DIRECTIONS
Return only the line containing "genus: Mephitis" and each line after it, exactly as written, through the end of the records.

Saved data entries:
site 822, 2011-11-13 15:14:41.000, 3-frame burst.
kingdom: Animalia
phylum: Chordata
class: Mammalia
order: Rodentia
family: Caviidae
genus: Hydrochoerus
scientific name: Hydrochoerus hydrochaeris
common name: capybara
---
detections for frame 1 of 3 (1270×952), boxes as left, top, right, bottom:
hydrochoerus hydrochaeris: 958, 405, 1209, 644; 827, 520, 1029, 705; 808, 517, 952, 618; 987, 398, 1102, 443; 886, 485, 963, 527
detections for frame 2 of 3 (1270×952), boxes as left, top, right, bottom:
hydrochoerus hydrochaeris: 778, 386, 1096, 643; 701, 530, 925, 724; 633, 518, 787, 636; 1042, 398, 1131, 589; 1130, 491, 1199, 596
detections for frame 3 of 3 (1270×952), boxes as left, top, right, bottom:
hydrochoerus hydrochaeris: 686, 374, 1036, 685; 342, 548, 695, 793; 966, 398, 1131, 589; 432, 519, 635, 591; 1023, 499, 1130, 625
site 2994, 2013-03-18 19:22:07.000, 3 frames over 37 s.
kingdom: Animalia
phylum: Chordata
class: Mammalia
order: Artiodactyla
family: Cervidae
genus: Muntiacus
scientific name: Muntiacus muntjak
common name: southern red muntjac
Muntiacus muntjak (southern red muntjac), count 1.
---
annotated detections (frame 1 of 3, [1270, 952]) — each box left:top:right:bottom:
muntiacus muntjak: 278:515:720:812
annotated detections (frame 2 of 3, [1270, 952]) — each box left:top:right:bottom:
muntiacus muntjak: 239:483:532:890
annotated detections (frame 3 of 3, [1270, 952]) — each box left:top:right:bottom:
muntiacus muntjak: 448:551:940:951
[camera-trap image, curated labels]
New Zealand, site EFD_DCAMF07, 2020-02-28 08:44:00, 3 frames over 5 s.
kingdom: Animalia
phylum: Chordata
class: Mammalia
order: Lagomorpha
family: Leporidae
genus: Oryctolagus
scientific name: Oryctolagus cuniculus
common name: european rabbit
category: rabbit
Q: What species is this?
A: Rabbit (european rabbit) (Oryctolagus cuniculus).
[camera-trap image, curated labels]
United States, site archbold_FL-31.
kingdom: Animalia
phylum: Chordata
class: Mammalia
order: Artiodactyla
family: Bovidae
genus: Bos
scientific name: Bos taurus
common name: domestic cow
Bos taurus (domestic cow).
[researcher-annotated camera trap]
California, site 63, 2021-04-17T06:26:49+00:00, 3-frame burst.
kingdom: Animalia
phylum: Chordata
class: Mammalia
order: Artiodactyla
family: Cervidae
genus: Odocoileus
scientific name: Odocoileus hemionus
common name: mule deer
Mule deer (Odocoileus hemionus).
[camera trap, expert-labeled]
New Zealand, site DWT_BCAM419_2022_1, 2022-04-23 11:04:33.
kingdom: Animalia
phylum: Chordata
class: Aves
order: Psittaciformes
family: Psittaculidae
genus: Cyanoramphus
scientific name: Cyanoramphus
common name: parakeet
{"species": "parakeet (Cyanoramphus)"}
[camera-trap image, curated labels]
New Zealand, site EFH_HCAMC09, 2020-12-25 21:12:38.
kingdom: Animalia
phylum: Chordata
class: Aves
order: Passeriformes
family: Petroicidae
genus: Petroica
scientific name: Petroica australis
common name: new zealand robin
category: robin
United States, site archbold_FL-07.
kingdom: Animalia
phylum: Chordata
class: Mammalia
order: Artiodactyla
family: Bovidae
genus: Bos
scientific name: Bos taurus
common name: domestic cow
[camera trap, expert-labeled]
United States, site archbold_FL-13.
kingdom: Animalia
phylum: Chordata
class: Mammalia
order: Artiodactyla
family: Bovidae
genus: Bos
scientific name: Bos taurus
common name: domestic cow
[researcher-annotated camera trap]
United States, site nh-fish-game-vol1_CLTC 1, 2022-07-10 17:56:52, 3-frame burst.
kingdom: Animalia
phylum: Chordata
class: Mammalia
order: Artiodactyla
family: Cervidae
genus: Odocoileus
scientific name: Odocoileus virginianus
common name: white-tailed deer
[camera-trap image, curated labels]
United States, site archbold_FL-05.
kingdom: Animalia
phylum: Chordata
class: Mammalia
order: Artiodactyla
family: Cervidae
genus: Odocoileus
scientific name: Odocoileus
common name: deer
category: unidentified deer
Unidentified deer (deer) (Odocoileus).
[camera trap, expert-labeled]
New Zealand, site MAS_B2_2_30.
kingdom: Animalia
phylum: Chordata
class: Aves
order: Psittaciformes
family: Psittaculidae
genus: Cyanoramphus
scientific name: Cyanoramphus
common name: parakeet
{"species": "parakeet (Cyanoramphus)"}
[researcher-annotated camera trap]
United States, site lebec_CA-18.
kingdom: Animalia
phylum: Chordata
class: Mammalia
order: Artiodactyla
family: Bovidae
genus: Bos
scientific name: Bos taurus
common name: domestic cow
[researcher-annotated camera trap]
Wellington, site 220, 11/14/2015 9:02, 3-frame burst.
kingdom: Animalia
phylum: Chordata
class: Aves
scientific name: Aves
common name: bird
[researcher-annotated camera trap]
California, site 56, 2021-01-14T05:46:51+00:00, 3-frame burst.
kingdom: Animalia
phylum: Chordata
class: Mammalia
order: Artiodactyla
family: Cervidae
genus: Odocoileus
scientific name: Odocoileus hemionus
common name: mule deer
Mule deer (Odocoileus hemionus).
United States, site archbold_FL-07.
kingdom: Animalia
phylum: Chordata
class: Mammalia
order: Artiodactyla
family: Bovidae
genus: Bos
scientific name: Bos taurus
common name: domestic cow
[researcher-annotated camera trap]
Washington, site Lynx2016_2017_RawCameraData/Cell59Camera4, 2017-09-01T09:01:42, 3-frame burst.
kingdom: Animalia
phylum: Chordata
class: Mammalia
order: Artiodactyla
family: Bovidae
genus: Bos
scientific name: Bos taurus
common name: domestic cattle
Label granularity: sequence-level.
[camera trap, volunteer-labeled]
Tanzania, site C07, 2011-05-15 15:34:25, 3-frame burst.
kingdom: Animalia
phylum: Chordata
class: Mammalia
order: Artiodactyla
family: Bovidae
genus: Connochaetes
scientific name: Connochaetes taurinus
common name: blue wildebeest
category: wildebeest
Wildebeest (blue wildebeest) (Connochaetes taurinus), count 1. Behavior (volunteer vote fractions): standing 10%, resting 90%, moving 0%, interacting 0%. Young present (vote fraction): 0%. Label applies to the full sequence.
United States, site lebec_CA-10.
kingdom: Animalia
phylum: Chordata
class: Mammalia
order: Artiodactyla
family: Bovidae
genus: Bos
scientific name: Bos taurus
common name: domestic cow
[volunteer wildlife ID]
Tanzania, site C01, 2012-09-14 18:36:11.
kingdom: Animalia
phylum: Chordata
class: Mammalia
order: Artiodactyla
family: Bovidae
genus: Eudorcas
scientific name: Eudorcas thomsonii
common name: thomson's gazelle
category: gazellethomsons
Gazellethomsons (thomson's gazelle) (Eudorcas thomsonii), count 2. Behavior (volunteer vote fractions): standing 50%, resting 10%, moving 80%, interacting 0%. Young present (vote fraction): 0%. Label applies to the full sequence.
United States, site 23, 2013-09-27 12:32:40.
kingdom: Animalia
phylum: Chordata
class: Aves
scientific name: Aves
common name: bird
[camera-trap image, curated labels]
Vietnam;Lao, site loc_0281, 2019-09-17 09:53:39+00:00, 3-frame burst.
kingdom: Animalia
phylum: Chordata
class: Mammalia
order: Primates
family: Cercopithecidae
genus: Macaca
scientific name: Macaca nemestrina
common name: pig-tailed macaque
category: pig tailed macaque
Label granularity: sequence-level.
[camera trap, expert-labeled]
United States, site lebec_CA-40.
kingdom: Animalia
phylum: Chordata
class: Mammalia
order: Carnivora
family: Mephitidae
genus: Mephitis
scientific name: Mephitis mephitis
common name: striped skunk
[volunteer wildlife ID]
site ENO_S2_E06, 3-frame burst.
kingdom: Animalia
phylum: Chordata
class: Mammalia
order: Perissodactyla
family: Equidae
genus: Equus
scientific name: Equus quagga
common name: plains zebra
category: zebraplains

RESPONSE BOX
genus: Mephitis
scientific name: Mephitis mephitis
common name: striped skunk
[volunteer wildlife ID]
site ENO_S2_E06, 3-frame burst.
kingdom: Animalia
phylum: Chordata
class: Mammalia
order: Perissodactyla
family: Equidae
genus: Equus
scientific name: Equus quagga
common name: plains zebra
category: zebraplains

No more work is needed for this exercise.